[Devel] [PATCH VZ10] fs/fuse: order FUSE_OPEN reply against FUSE_NOTIFY_INVAL_FILES

Konstantin Khorenko khorenko at virtuozzo.com
Mon Jun 15 19:16:37 MSK 2026


  1. (Blocking, needs confirmation) The counter is per-fuse_dev, but ordering must be per-fuse_conn

  write_counter lives in struct fuse_dev and starts at 0 for each device. FUSE supports FUSE_DEV_IOC_CLONE
  (fs/fuse/dev.c:2980, fuse_device_clone() at 2825), so a multithreaded daemon typically has many fuse_devs per connection,
  each with an independent counter sequence.

  The comparison in fuse_link_rw_file():

  if (ff->open_ts < fi->inval_files_ts)
      set_bit(FUSE_S_FAIL_IMMEDIATELY, &ff->ff_state);

  mixes a timestamp from the device that delivered the OPEN reply with one from the device that delivered the notification.
  In the common libfuse-style layout, notifications go out on the session's primary fd while replies go out on the
  per-request channel (often a clone) - so these two timestamps come from unrelated counters and the < comparison is
  meaningless. The patch even threads fud all the way into fuse_invalidate_files() specifically to read that device's
  counter, which makes the cross-device mismatch concrete.

  This only works if the vStorage daemon guarantees that the OPEN reply and the INVAL_FILES notification for a given inode
  always traverse the same /dev/fuse instance. That needs to be confirmed explicitly. If it can't be guaranteed, the counter
  should move to struct fuse_conn as an atomic64_t, bumped with atomic64_inc_return() at the top of fuse_dev_do_write().
  That also makes the whole scheme robust regardless of the daemon's threading model.

  2. (Medium) The atomic create+open path never sets ff->open_ts

  Only fuse_send_open() propagates args.reply_ts into ff->open_ts. The FUSE_CREATE path in fuse_create_open()
  (fs/fuse/dir.c:620+) allocates ff via fuse_file_alloc() (kzalloc, so open_ts == 0), sends its own request via
  fuse_simple_idmap_request(), and then reaches fuse_finish_open() → fuse_link_rw_file() with open_ts still 0.

  For a brand-new inode (inval_files_ts == 0) 0 < 0 is false, so no harm. But fuse_iget() can return a reused inode whose
  inval_files_ts > 0 from an earlier invalidation; then a perfectly fresh create+open is 0 < inval_files_ts → spuriously
  flagged FUSE_S_FAIL_IMMEDIATELY, and the caller gets immediate IO errors. The create path should also copy the CREATE
  reply's reply_ts into ff->open_ts.

  3. (Low) write_counter++ is non-atomic

  The increment in fuse_dev_do_write() is a plain ++. It's safe only if each fuse_dev is written by exactly one daemon
  thread. If any deployment shares one fd across threads, the increment races and reply_ts can be torn / reordered relative
  to its own request. An atomic64_inc_return() (per the fix in #1) removes this entirely.
—————
▶ **What is asked**: According to the patch review, where should the counter move if the OPEN reply and the INVAL_FILES notification cannot be guaranteed to pass through the same /dev/fuse instance? The material after this point is separate from the patch review.

▶ **Source material**:
—————
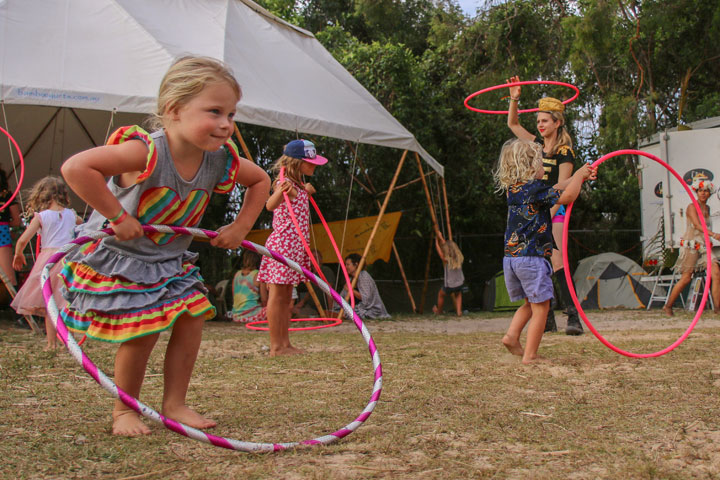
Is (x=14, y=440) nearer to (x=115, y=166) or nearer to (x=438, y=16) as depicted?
(x=115, y=166)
—————
▶ **Answer below**: The counter should move to struct fuse_conn as an atomic64_t, incremented with atomic64_inc_return() at the top of fuse_dev_do_write().